On Tuesday, Rep. Joe Read, R-Ronan, said that maps two and three, the two maps proposed by Democrats, would put him out of running in the future. Read said he was the first Republican to win in House District 15, which included Browning, Heart Butte and parts of Arlee.
“When I ran my campaign, I never once went over to the Blackfeet Indian Reservation,” Read said.
Read said he exclusively campaigned in Lake County. He served in the 2011 legislature but lost when he ran again in 2012.
“Then the politics of the game was that it became more competitive because of the Blackfeet Tribe. Blackfeet tribal people got together and realized that there was a Republican running in that race,” he said.
Read said that HDP4, proposed by Republican Commissioner Dan Stusek, would be the only map that gives him “any kind of opportunity.”
He said where he lives now is “a property line away” from being in a competitive district. He said his house currently sits on the line between HD 15 and House District 93, the district he’s represented since 2019.
“There is no inexpensive way to campaign in that house district,” he said of HD15, noting that he would need to advertise across multiple media because radio didn’t reach his target audience.
Read said when he campaigned in Browning, he had to stay at a hotel, and because he was attending community events that weren’t related to the legislature or the campaign, he had to pay for them out of pocket.
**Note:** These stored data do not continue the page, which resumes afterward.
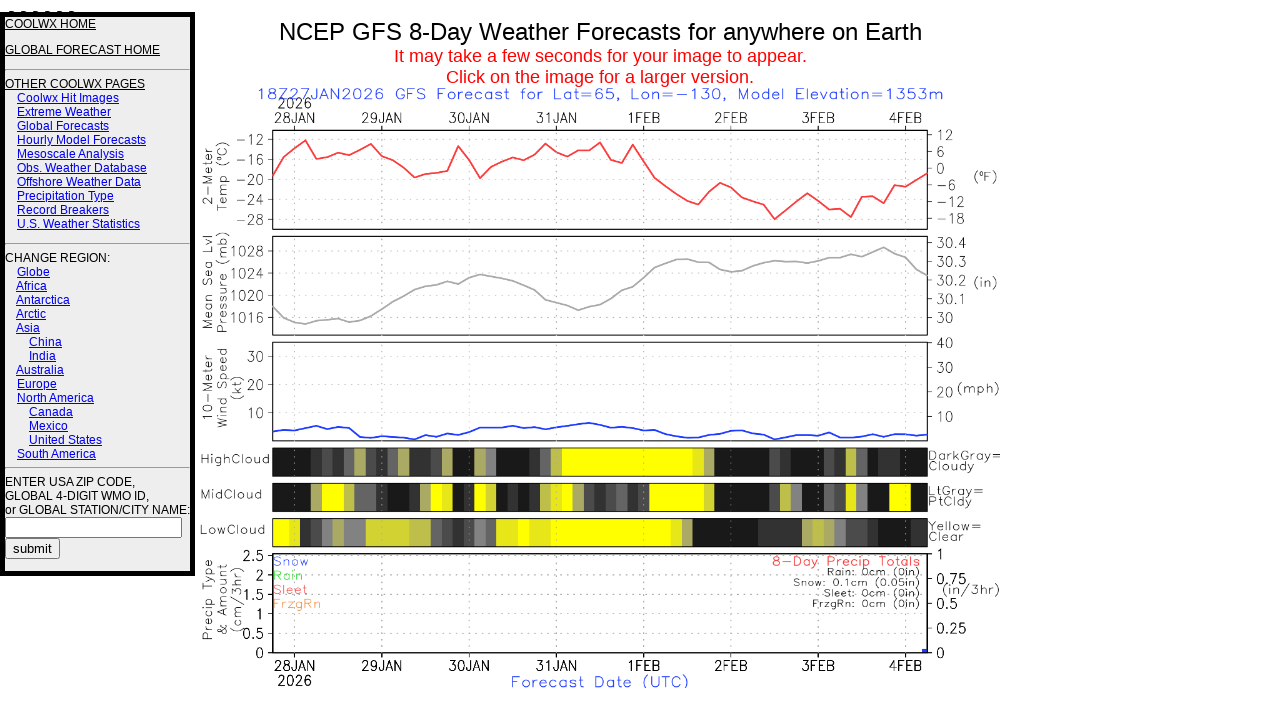

--- FILE ---
content_type: text/html; charset=UTF-8
request_url: http://coolwx.com/cgi-bin/getglobe.cgi?lat=65&lon=230
body_size: 3514
content:
3
3
2
2
3
3
<h3 style="position:absolute;left:0px;top:0px;width:185px;background-color:#EEEEEE;border-width:5px;border-style:solid;border-color:#000000;font-family:helvetica,impact,sans-serif;font-size:12px;font-weight:100">
<a href=http://coolwx.com><font color=#000000>COOLWX HOME</font></A><P>
<a href=http://coolwx.com/globe><font color=#000000>GLOBAL FORECAST HOME</font></A>
<BR><HR>
<a href=http://coolwx.com/usstats><font color=#000000>OTHER COOLWX PAGES</font></A>
<BR>&nbsp &nbsp <a href=http://coolwx.com/popular>Coolwx Hit Images</a>
<BR>&nbsp &nbsp <a href=http://coolwx.com/extreme>Extreme Weather</a>
<BR>&nbsp &nbsp <a href=http://coolwx.com/globe>Global Forecasts</a>
<BR>&nbsp &nbsp <a href=http://coolwx.com/modelts>Hourly Model Forecasts</a>
<BR>&nbsp &nbsp <a href=http://coolwx.com/analysis/>Mesoscale Analysis</a>
<BR>&nbsp &nbsp <a href=http://coolwx.com/userobs/>Obs. Weather Database</a>
<BR>&nbsp &nbsp <a href=http://coolwx.com/buoydata/>Offshore Weather Data</A>
<BR>&nbsp &nbsp <a href=http://coolwx.com/ptype/>Precipitation Type</a>
<BR>&nbsp &nbsp <a href=http://coolwx.com/record>Record Breakers</a>
<BR>&nbsp &nbsp <a href=http://coolwx.com/usstats/>U.S. Weather Statistics</a>
<P><HR>CHANGE REGION:
<BR>
&nbsp &nbsp <a href=http://coolwx.com/cgi-bin/getglobe.cgi?lat=map.globe>Globe</A><BR>
&nbsp &nbsp <a href=http://coolwx.com/cgi-bin/getglobe.cgi?lat=map.africa>Africa</A><BR>
&nbsp &nbsp <a href=http://coolwx.com/cgi-bin/getglobe.cgi?lat=map.ant>Antarctica</A><BR>
&nbsp &nbsp <a href=http://coolwx.com/cgi-bin/getglobe.cgi?lat=map.arc>Arctic</A><BR>
&nbsp &nbsp <a href=http://coolwx.com/cgi-bin/getglobe.cgi?lat=map.asia>Asia</A><BR>
&nbsp &nbsp &nbsp &nbsp <a href=http://coolwx.com/cgi-bin/getglobe.cgi?lat=map.china>China</A><BR>
&nbsp &nbsp &nbsp &nbsp <a href=http://coolwx.com/cgi-bin/getglobe.cgi?lat=map.india>India</A><BR>
&nbsp &nbsp <a href=http://coolwx.com/cgi-bin/getglobe.cgi?lat=map.aust>Australia</A><BR>
&nbsp &nbsp <a href=http://coolwx.com/cgi-bin/getglobe.cgi?lat=map.europe>Europe</A><BR>
&nbsp &nbsp <a href=http://coolwx.com/cgi-bin/getglobe.cgi?lat=map.na>North America</A><BR>
&nbsp &nbsp &nbsp &nbsp <a href=http://coolwx.com/cgi-bin/getglobe.cgi?lat=map.canada>Canada</A><BR>
&nbsp &nbsp &nbsp &nbsp <a href=http://coolwx.com/cgi-bin/getglobe.cgi?lat=map.mexico>Mexico</A><BR>
&nbsp &nbsp &nbsp &nbsp <a href=http://coolwx.com/cgi-bin/getglobe.cgi?lat=map.us>United States</A><BR>
&nbsp &nbsp <a href=http://coolwx.com/cgi-bin/getglobe.cgi?lat=map.sa>South America</A><BR><HR>
ENTER USA ZIP CODE,<BR>GLOBAL 4-DIGIT WMO ID,<BR>or GLOBAL STATION/CITY NAME:
<form method="get" action = "http://coolwx.com/cgi-bin/getglobe.cgi">
<input name="loc" size=20 maxlength=20>
<input type="submit" value="submit"></form>
<P></h3>
<h3 style="position:absolute;left:200px;top:0px;width:800px;font-family:helvetica,impact,sans-serif;font-size:18px;font-weight:500;text-align:justify">
<title>NCEP GFS 8-Day Weather Forecasts for anywhere on Earth</title>
<center>
<meta NAME="keywords" CONTENT="weather;meteorology;temperature;dewpoint;wind;pressure;history;archive;forensic">
<font size=+2>NCEP GFS 8-Day Weather Forecasts for anywhere on Earth</font>
<font color=#ff0000>
<BR>It may take a few seconds for your image to appear.<BR>Click on the image for a larger version.</font><BR>
</center>
<a href=http://coolwx.com/globe/images/plot2.65.230.png>
<img src=http://coolwx.com/globe/images/plot2.65.230.png width=800 height=600></A>
</h3>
Read also said the district spans 350 miles across the continental divide, which can be expensive to drive and hazardous in the winter.
“It is difficult to be a good representative for that house district if you are from the west side of the divide,” he said.
Stusek said he’s heard the same concerns from candidates on both sides trying to campaign across the divide.
“Practical continuity is something that we should really look for for people campaigning in these districts,” Stusek said. He asked Read if the way the district is currently drawn was fair to the residents on either side of the district.
“It’s blatantly not fair to the people on this side of the divide,” Read said. “The majority of the population is over on the east side of the divide and the bigger tribal population is over on the east side of the divide.”
“I have run multiple times against tribal council and that in itself is a disadvantage for anybody who lives on this side of the reservation of that house district,” Read said.
He said he’s served on the The State-Tribal Relations Interim Committee for three terms and is familiar with the problems from both reservations, but culturally he said he is “more of a farmer, more of a mechanic.”
“I represent the community over on this side very well. When I was the representative over on the Blackfeet side of the reservation, it was awkward. It literally was awkward for me to represent that area,” he said.
Democrat Commissioner Joe Lamson in response to Read’s testimony said that most of his concerns were “of a personal nature” rather than of the commission’s adopted criteria for legislative maps.
Read said that he’s heard from individual tribal members that they are dissatisfied with the assumption that it was “always going to be a Blackfeet Tribal member, a tribal person or someone from the west side who would always win that election.”
He said towards the end of his comments that he was made aware that two of the maps would actually allow him to run in Lake County.
All four maps along with public hearing schedule are available on the commission’s website.
The next public hearing is scheduled for Thursday in Bozeman at Montana State University Asbjornson Building Inspiration Hall. There will not be remote participation via Zoom at this meeting, but it will be audio recorded, and the recording will be available online after the meeting, according to the commission website.